Ao longo do jogo, o apresentador do jornal, que não é um locutor esportivo, comenta rapidamente os lances e destaca todo o tempo que se trata de uma partida beneficente e conta com jogadores e ex-jogadores profissionais de futebol. E que a partida será curta, “não vai durar muito mais do que nós acompanhamos até aqui”, parecendo justificar a interrupção da transmissão que poderia acontecer a qualquer momento – assim que Bolsonaro deixasse o campo.

Não sabemos como terminou o jogo, mas notamos que a comunicação pública foi jogada mais uma vez na promoção pessoal do presidente, em uma transmissão digna do Almirante General Aladeen, do filme O Ditador (2012) de Sacha Baron Cohen. Na comédia satírica, o país fictício Wadhiya, no norte da África, e governado pelo ditador que faz de tudo para impedir que a democracia chegue no país. Ele também joga no campeonato nacional, vencendo todas as partidas.

*O QUE SE PEDE:* Transcreva a passagem do trecho sobre a transmissão da partida beneficente, começando em "Não sabemos como" e terminando em "todas as partidas.", trocando "presidente" por "mandatário".

*REGISTROS LISTADOS:*
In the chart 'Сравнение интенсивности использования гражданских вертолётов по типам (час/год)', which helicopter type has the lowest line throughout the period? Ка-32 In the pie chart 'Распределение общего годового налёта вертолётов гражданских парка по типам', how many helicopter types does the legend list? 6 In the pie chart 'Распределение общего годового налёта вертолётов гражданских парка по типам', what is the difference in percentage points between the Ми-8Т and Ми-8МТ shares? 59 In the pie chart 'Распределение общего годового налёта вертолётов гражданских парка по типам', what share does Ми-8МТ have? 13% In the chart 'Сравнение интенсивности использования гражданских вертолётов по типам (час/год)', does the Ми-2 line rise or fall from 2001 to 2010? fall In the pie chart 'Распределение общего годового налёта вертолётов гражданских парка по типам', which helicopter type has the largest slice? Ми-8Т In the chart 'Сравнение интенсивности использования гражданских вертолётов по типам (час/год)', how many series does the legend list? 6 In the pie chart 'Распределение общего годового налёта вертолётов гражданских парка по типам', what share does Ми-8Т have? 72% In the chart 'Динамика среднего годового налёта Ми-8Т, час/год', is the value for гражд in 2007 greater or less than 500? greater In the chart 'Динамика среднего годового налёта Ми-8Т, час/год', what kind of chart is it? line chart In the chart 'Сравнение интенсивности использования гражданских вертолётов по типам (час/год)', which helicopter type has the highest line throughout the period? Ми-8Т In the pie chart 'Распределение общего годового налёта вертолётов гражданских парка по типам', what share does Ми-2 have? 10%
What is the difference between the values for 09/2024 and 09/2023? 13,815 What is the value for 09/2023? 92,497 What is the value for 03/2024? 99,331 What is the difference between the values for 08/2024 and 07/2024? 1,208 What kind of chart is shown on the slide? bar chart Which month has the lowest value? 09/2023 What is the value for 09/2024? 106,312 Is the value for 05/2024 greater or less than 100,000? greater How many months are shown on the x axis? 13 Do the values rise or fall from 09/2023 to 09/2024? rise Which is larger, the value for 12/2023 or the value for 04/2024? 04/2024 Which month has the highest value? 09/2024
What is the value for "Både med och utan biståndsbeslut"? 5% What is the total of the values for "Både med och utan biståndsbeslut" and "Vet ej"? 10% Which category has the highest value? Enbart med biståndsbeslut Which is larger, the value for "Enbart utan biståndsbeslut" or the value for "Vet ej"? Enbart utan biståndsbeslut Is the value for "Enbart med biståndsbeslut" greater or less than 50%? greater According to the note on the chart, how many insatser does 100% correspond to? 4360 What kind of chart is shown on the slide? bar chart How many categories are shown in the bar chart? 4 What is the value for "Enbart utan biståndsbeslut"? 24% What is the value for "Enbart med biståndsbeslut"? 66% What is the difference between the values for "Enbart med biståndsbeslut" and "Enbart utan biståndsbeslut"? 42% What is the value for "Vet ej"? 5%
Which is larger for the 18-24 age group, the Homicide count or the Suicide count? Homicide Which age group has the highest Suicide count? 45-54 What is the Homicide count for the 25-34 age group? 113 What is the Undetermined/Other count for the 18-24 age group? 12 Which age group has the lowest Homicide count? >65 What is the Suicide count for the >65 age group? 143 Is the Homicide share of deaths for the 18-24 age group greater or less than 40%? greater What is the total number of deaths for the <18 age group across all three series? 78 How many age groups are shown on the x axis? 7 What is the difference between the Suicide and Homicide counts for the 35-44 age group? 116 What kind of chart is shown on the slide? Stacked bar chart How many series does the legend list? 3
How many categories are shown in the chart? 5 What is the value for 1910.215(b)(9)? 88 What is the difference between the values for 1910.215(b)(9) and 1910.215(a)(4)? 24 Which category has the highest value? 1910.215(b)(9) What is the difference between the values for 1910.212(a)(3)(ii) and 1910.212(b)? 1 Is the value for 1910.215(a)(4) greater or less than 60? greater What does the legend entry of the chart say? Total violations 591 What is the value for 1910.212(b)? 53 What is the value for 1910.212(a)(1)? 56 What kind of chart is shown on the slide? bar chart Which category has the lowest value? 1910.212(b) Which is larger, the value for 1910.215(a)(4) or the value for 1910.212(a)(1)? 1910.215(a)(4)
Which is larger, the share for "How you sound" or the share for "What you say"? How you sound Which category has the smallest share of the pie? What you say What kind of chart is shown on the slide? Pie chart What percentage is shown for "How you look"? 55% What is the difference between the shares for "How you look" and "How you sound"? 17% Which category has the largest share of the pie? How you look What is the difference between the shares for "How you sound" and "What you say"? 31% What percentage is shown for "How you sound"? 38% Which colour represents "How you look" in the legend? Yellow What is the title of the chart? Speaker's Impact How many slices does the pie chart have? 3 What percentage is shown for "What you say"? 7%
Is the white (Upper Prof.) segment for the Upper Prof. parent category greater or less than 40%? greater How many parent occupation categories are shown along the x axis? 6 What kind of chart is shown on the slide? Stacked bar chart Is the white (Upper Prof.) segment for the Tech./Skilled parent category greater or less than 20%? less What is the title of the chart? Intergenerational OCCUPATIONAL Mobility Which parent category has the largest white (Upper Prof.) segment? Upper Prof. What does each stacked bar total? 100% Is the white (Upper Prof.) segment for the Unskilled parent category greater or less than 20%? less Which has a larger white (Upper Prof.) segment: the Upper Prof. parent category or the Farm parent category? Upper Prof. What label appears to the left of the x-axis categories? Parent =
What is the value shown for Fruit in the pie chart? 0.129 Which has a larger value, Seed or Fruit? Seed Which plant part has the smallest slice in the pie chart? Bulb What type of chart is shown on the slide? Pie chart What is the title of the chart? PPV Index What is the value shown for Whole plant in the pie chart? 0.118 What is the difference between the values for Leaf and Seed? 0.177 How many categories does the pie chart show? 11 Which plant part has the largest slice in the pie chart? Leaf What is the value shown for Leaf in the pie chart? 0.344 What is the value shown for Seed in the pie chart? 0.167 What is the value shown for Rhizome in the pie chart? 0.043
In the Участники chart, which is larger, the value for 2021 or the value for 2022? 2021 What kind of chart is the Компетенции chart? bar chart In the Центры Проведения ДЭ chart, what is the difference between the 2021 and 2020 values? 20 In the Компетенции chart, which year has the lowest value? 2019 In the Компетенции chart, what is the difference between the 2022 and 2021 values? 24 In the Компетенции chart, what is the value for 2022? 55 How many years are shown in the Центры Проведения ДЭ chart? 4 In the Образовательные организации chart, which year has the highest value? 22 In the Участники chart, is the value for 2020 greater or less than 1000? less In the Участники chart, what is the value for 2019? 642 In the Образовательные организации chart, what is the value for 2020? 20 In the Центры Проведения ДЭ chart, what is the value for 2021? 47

*A RESPOSTA:*
Não sabemos como terminou o jogo, mas notamos que a comunicação pública foi jogada mais uma vez na promoção pessoal do mandatário, em uma transmissão digna do Almirante General Aladeen, do filme O Ditador (2012) de Sacha Baron Cohen. Na comédia satírica, o país fictício Wadhiya, no norte da África, e governado pelo ditador que faz de tudo para impedir que a democracia chegue no país. Ele também joga no campeonato nacional, vencendo todas as partidas.